EXERCISE TASK A — Rewrite the lines of the stored data entries from the line containing "The photo is" through the line containing "which would you" as a numbered list, leaving out blank lines. Include only those lines.

--- BEGIN TEXT PROVIDED ---

Sunday, 7 February 2016

RISC instruction sets I have known and disliked

Nobody writes assembly code any more, except when they do, and in the last week my work has taken me into an environment where you can't use C, because it's just too high level. C requires a stack (which isn't available) and the compiler makes its own choices about register allocation, which is really unhelpful because only a few registers are actually available.

The platform in this case was PowerPC. The instruction set is quite good. If you're forced to drop to instruction level, PowerPC is generally straightforward, sensible and comprehensible. You can take a good guess at what the instructions mean, and you'll normally get it right. There aren't many instructions, and doubts can be rapidly resolved by looking in the architecture manual or this nice reference.

But something did catch me out. I wrote some inline assembly code, within C source:
asm volatile ("stw %0, 0(%1)" : "" : "r"(id), "r"(ptr));
Now, this is broadly equivalent to the C code "*ptr = id", but for reasons which I won't go into, I needed to explicitly specify the machine instruction to be used ("stw"). I found that this code would sometimes produce a segmentation fault, but I couldn't figure out why. Instead of writing to the location in "ptr", the store instruction had attempted to write to location 0!

I thought at first that "ptr" must have become corrupted. But it wasn't that. In fact the problem was introduced at compile time. The "r" directive gives the compiler the freedom to choose any register to represent "ptr". Sometimes it picks register r0. And on PowerPC, r0 has special properties. Usually, r0 means general-purpose register (GPR) 0. But for some instructions it means a literal zero. For "stw", if the compiler chooses r0 for %1, the instruction becomes a store to address 0. Consequently, this code will work or not work, depending on the choices made by the register allocator. You have to tell the compiler to NOT use r0. Here's what IBM has to say on the subject:
...if a general register is required by the instruction, you could use either the "r" or "b" constraint. The "b" constraint is of interest, because many instructions use the designation of register 0 specially – a designation of register 0 does not mean that r0 is used, but instead a literal value of 0. For these instructions, it is wise to use "b" to denote the input operands to prevent the compiler from choosing r0. If the compiler chooses r0, and the instruction takes that to mean a literal 0, the instruction would produce incorrect results.

--- END TEXT PROVIDED ---

EXERCISE TASK B — Translate this sentence from the PowerPC assembly article into Spanish: "Usually, r0 means general-purpose register (GPR) 0."

--- BEGIN SUPPLIED INFORMATION ---

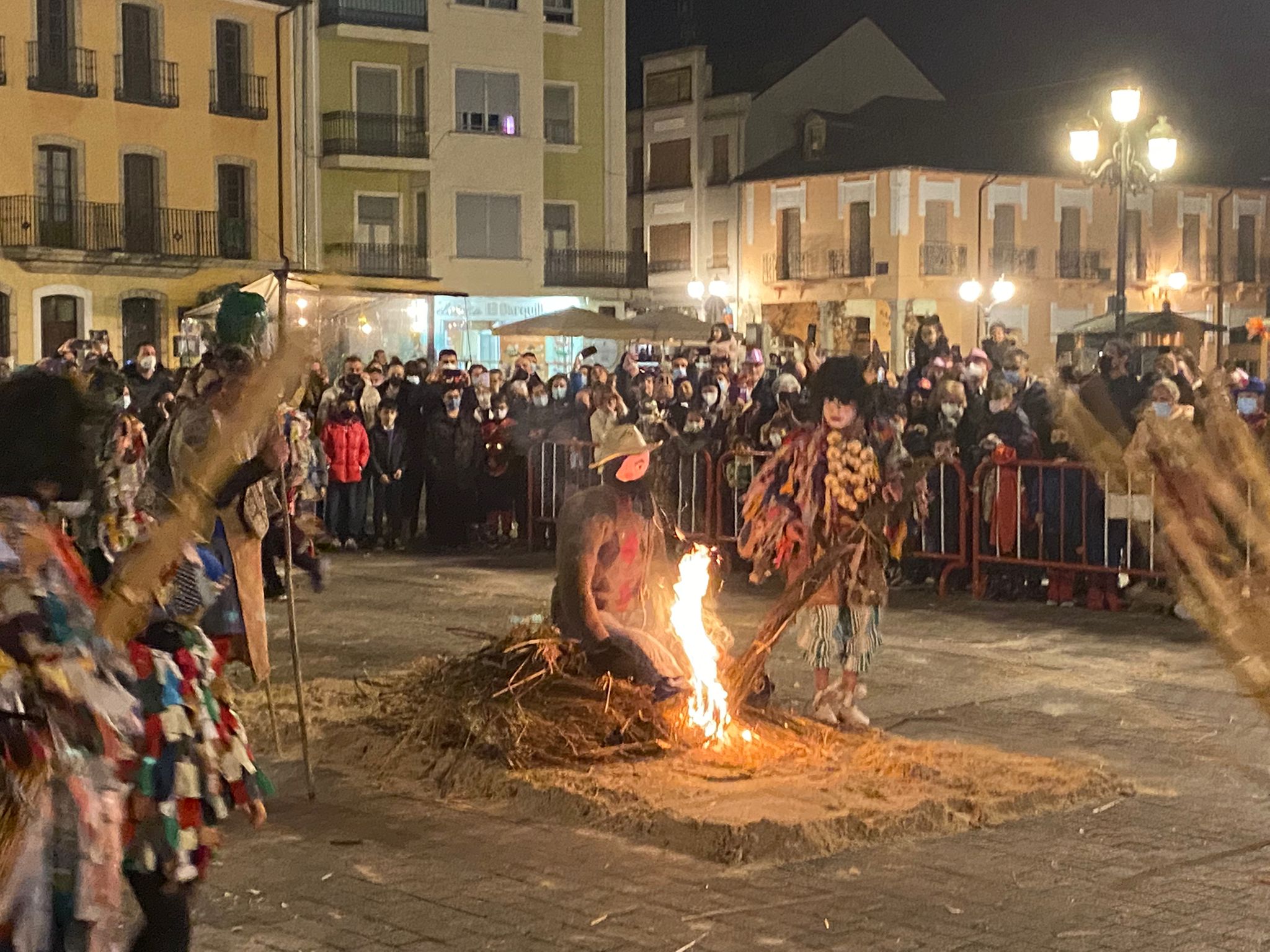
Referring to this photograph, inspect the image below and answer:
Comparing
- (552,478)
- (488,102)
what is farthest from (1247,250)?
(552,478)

--- END SUPPLIED INFORMATION ---
--- BEGIN SUPPLIED INFORMATION ---

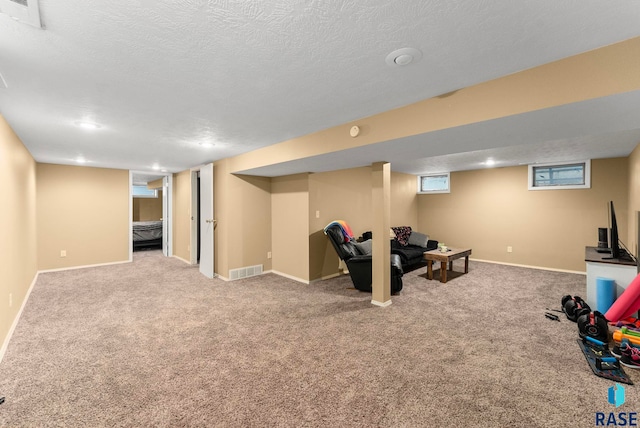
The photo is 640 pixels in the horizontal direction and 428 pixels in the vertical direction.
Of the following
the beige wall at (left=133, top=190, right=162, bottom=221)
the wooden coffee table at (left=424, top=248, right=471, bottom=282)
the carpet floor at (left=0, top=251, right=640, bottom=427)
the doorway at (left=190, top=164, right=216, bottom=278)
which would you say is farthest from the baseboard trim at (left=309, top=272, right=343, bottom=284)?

--- END SUPPLIED INFORMATION ---

CORRECT RESPONSE A —
1. The photo is 640 pixels in the horizontal direction and 428 pixels in the vertical direction.
2. Of the following
3. the beige wall at (left=133, top=190, right=162, bottom=221)
4. the wooden coffee table at (left=424, top=248, right=471, bottom=282)
5. the carpet floor at (left=0, top=251, right=640, bottom=427)
6. the doorway at (left=190, top=164, right=216, bottom=278)
7. which would you say is farthest from the baseboard trim at (left=309, top=272, right=343, bottom=284)?

CORRECT RESPONSE B — Normalmente, r0 significa el registro de propósito general (GPR) 0.